Dün akşam Devlet Tiyatroları İstanbul Üsküdar Tekel sahnesinde “Antigone” adlı oyunu seyrettim. Daha doğrusu seyredemedim.

Oyunun prömiyer akşamıydı. Arkadaşlarımla fuayede bekleşirken kafamı ne yana çevirsem sahnelerden bir sima. Bir memnunum ki sormayın. Bu keyif ve heyecanla koltuklara yerleştik. Arkamıza yaslandık. Birinci perdeyi keyifle seyrederken, kendimi dekor ve kostümlerin güzelliğinden henüz alamamıştım, harika bir sesin okuduğu “Antigone” efsanesini  dinliyordum. Tam anlamıyla kendimden geçmiştim. Bir ara baktım ki sıcak bastı. Üstümde tek kat pamuklu bir giysi var. “Acaba tansiyonum ya da şekerim mi çıktı?” diye düşündüm. Elimdeki program kartı ile kimseyi rahatsız etmeden serinlemeye çalıştım. Saate baktım oyun başlayalı 55 dakika olmuş. Her halde 1 saat olunca perde biter dedim. 61 inci dakikada yanımdaki arkadaşımın kulağına eğilip” iyiyim ama dışarı çıkacağım. Siz perde bitince gelirsiniz.” dedim. Çıktım lavaboya gidip elimi yüzümü yıkadım serinledim. “Ne kadar ayıp ettim.” dedim. “Yarıda dışarı çıkmaz bana yakışmaz.” dedim.

Danışmadaki hanımın yanına giderek ara olmasına kaç dakika kaldığını sordum. Cevabı alınca kan beynime sıçradı. Oyun tek perde ve bir saat elli dakika imiş. Yok daha neler” utanmayarak yazıyorum. “çüş” artık. İnsanların tiyatroya gitsinler diye motive edilmeye çalışıldığı bu yıllarda. Gittiklerine gideceklerine pişman mı etmek mi lazım? ”

Hala, ben de bir tuhaflık var. Çıkışta arkadaşlarıma belli etmeyeyim derken, yanıma gelen tiyatro düşkünü sanat sever arkadaşlarım, maalesef oyunda uyuduklarını  ve çok ayıp ettiklerini anlatıyorlardı biribirlerine. Sakın yanlış anlayan olmasın.

Oyun güzel, sanatçılar dev, konu harika, dekor, kostüm, ışık,… vs, her şey çok güzel. Herkesin eline sağlık. Ama bize ağır geldi. Koltuklar rahatsızdı. Salon 26 dereceydi.

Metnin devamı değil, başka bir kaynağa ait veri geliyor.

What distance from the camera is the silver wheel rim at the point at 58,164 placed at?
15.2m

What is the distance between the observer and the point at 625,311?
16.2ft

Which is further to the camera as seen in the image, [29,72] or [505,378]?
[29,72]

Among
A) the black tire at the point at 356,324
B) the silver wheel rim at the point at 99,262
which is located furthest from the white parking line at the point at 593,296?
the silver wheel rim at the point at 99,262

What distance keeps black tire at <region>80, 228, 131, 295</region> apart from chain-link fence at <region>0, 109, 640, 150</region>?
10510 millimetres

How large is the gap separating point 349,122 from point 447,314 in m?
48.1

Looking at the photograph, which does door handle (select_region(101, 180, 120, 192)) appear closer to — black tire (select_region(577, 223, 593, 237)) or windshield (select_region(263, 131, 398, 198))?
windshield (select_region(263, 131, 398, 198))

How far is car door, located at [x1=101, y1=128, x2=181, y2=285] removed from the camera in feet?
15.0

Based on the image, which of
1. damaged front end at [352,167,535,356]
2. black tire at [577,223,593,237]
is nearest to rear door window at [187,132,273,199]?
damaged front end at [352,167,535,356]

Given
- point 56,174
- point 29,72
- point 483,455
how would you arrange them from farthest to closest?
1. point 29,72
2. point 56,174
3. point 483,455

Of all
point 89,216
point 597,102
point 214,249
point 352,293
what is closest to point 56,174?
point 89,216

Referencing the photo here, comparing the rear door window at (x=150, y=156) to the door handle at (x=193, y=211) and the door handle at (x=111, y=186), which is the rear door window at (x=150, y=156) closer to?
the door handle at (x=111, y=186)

Salon Müdiresi Sevda hanım ile konuşunca utancımdan kurtuldum. Burada söylediklerimin hepsini ona anlattım. Beni teyit etti ve kendi görevi ile ilgili kısımların düzeltilmesi için gerekeni yapacağını söyledi. İlk akşam olduğu için bazı eksikliklerin olduğunu söyledi. Rahatladım. Kendisine teşekkür ederim.

Oyunun yönetmeni Kenan Işık ve yardımcısı Ali Sürmeli’nin de ellerine sağlık. Eğer kendilerine ulaşabilirsem bizzat sormayı arzu ediyorum. “1 saat 50 dakika süren tek perdeye bu ülkede tiyatro izleyen kaç kişi dayanabilir?” diye.

Onların, sanatına hayran olduğumu herkes bilir. Kenan Işık beye, kim hayran değil ki zaten?. Sesini duyup da etkilenmeyen olduğunu sanmam.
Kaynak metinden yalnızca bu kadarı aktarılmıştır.